In December, another resupply mission aboard Orbital ATK’s Cygnus spacecraft successfully put a set of HoloLens headsets in orbit bound for the space station. HoloLens is being used to pioneer NASA’s Sidekick project. The goal is to use mixed reality to allow NASA scientists, astronauts, and engineers to visualize and collaborate on tasks in a way that reduces training time and increases efficiency.
Astronaut Scott Kelly, the twin of retired astronaut Mark Kelly, went to space in March 2015 on a one year mission to study the effects on the human body of living long-term in space. Comparing the physical condition of the twins before, during and after the mission could yield valuable data about how humans can handle something like the journey to Mars. Astronauts perform a lot of experiments while in space, though, and while undertaking this larger mission Scott Kelly has popped out the HoloLens and is beginning to explore its capabilities.

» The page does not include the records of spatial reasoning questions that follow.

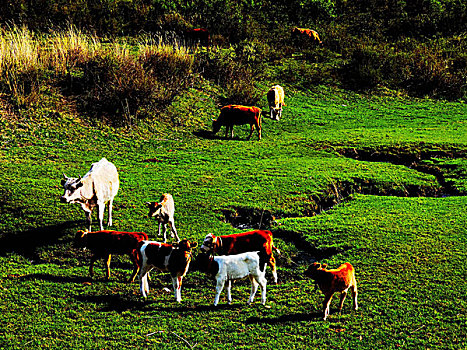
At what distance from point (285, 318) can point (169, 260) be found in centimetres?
232

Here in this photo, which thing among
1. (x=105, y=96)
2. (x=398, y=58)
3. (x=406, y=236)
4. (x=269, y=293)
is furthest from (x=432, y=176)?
(x=398, y=58)

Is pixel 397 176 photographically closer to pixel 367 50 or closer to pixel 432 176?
pixel 432 176

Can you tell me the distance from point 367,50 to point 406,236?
22395 millimetres

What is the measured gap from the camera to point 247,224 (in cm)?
1277

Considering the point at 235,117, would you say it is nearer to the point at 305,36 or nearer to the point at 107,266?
the point at 107,266

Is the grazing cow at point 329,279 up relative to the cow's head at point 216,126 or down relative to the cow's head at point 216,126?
up

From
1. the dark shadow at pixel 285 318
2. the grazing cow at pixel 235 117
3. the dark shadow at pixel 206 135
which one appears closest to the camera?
the dark shadow at pixel 285 318

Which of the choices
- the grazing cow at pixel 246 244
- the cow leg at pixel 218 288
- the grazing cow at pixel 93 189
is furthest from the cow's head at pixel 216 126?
the cow leg at pixel 218 288

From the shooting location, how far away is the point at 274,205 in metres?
13.6

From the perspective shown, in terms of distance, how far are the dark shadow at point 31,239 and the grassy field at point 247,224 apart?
0.03 metres

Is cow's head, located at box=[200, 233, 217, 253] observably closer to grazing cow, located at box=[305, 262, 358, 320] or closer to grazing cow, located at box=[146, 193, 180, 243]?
grazing cow, located at box=[146, 193, 180, 243]

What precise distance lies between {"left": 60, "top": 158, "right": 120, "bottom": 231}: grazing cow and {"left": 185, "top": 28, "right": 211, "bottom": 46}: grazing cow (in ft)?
66.8

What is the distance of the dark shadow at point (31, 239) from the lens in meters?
11.1

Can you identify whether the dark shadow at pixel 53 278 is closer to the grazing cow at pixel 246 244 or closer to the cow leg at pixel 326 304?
the grazing cow at pixel 246 244
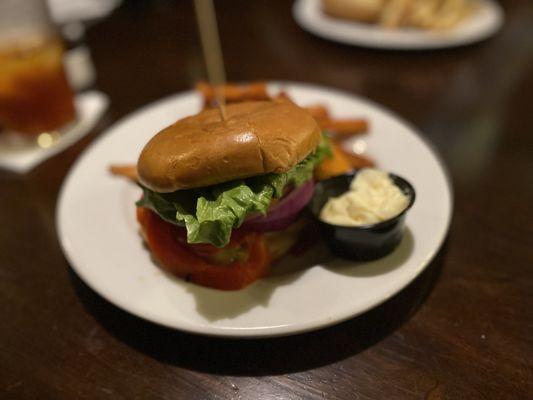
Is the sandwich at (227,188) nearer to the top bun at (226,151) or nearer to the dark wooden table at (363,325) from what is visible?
the top bun at (226,151)

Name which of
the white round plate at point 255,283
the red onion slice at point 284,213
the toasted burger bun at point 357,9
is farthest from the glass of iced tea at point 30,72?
the toasted burger bun at point 357,9

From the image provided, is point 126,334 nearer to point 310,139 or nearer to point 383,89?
point 310,139

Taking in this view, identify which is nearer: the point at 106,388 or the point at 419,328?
the point at 106,388

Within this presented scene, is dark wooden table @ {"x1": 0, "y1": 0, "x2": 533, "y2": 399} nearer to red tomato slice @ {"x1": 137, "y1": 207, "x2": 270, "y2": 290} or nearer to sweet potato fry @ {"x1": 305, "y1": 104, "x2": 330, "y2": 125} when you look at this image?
red tomato slice @ {"x1": 137, "y1": 207, "x2": 270, "y2": 290}

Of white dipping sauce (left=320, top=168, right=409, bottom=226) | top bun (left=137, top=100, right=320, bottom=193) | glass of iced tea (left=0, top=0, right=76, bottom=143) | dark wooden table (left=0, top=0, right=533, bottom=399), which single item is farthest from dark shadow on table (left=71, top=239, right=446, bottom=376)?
glass of iced tea (left=0, top=0, right=76, bottom=143)

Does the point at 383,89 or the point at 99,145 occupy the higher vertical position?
the point at 99,145

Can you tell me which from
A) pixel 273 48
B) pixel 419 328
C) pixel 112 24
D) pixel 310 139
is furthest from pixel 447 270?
pixel 112 24
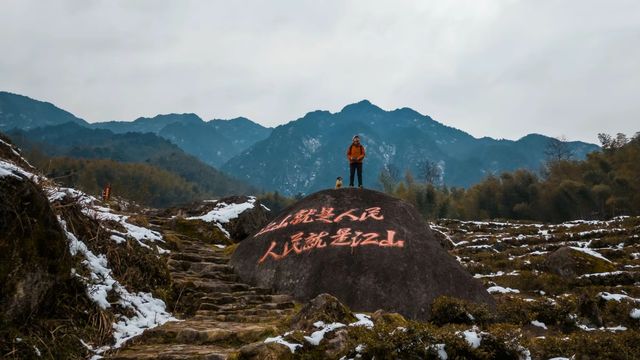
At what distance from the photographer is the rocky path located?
695 centimetres

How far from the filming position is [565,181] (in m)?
82.2

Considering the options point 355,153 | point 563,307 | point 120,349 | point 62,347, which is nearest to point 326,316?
point 120,349

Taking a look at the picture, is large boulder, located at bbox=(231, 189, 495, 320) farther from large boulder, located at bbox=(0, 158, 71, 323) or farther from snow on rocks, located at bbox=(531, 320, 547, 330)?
large boulder, located at bbox=(0, 158, 71, 323)

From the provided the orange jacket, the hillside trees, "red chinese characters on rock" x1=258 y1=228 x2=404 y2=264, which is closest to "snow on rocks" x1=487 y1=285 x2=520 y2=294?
the orange jacket

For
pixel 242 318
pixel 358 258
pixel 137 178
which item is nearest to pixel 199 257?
pixel 358 258

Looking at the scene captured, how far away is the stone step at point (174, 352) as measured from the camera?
21.1 ft

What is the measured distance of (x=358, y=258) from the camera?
1192 cm

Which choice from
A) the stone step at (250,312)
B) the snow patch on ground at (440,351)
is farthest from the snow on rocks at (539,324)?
the snow patch on ground at (440,351)

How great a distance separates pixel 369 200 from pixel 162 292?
23.6ft

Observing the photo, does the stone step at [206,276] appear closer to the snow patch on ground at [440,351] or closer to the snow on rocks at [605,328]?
the snow patch on ground at [440,351]

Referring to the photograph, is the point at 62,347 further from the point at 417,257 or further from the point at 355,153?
the point at 355,153

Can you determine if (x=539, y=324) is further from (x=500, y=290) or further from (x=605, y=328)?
(x=500, y=290)

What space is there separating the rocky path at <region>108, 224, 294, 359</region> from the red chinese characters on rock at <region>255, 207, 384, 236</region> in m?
2.26

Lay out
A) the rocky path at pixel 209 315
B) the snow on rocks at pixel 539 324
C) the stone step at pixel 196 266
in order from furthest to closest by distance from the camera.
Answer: the stone step at pixel 196 266 → the snow on rocks at pixel 539 324 → the rocky path at pixel 209 315
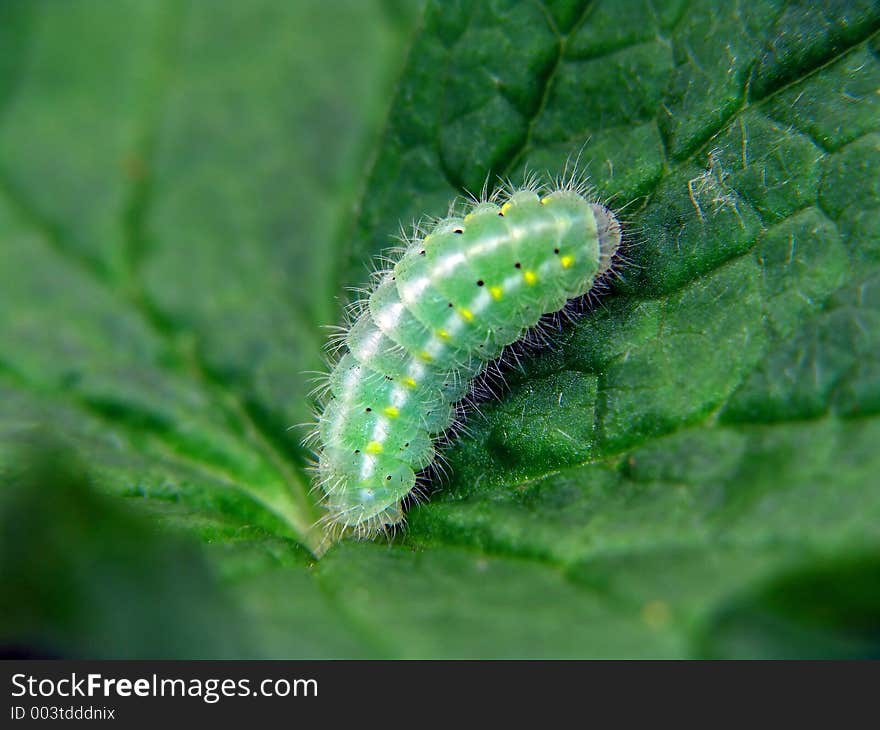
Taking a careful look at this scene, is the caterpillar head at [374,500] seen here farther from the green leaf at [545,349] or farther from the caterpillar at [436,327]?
the green leaf at [545,349]

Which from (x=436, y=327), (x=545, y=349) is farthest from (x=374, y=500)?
(x=545, y=349)

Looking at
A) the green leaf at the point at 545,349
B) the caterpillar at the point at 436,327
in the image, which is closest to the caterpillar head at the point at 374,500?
the caterpillar at the point at 436,327

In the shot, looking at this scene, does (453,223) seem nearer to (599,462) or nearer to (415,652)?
(599,462)

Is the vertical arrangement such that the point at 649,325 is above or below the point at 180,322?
below

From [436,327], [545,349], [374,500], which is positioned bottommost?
[374,500]

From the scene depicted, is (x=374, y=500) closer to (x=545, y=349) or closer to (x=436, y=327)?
(x=436, y=327)

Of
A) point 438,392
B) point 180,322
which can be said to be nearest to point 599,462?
point 438,392
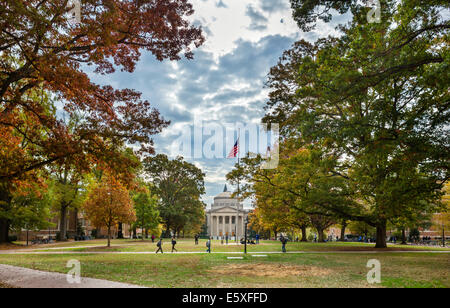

— Scott Kelly (@StationCDRKelly) February 20, 2016
We previously reported that Jeff Norris of NASA’s JPL took the stage at Unity’s Vision Summit where he discussed the ongoing efforts to incorporate VR and AR technology into its projects. One day, everyone should be able to walk on Mars using mixed reality technology. Project Sidekick and HoloLens, though, are about helping astronauts with their work in space right now and there are two modes to make that happen.
The first, “Remote Expert Mode,” uses Skype and allows ground crews to see exactly what an astronaut is dealing with in space. A team member on the ground can then assist the astronaut in real-time with repairs and procedures while making annotations directly into the astronaut’s field of vision.
The second, “Procedure Mode,” is a sort of augmented reality guide for astronauts that overlays holographic tutorials over the systems in a spacecraft. The technology could dramatically lessen the amount of training an astronaut requires before going up. It could also help if an emergency repair becomes necessary and special procedures are required.
We can’t wait to hear more details of how the technology works in space and will bring them to you as soon as NASA releases them.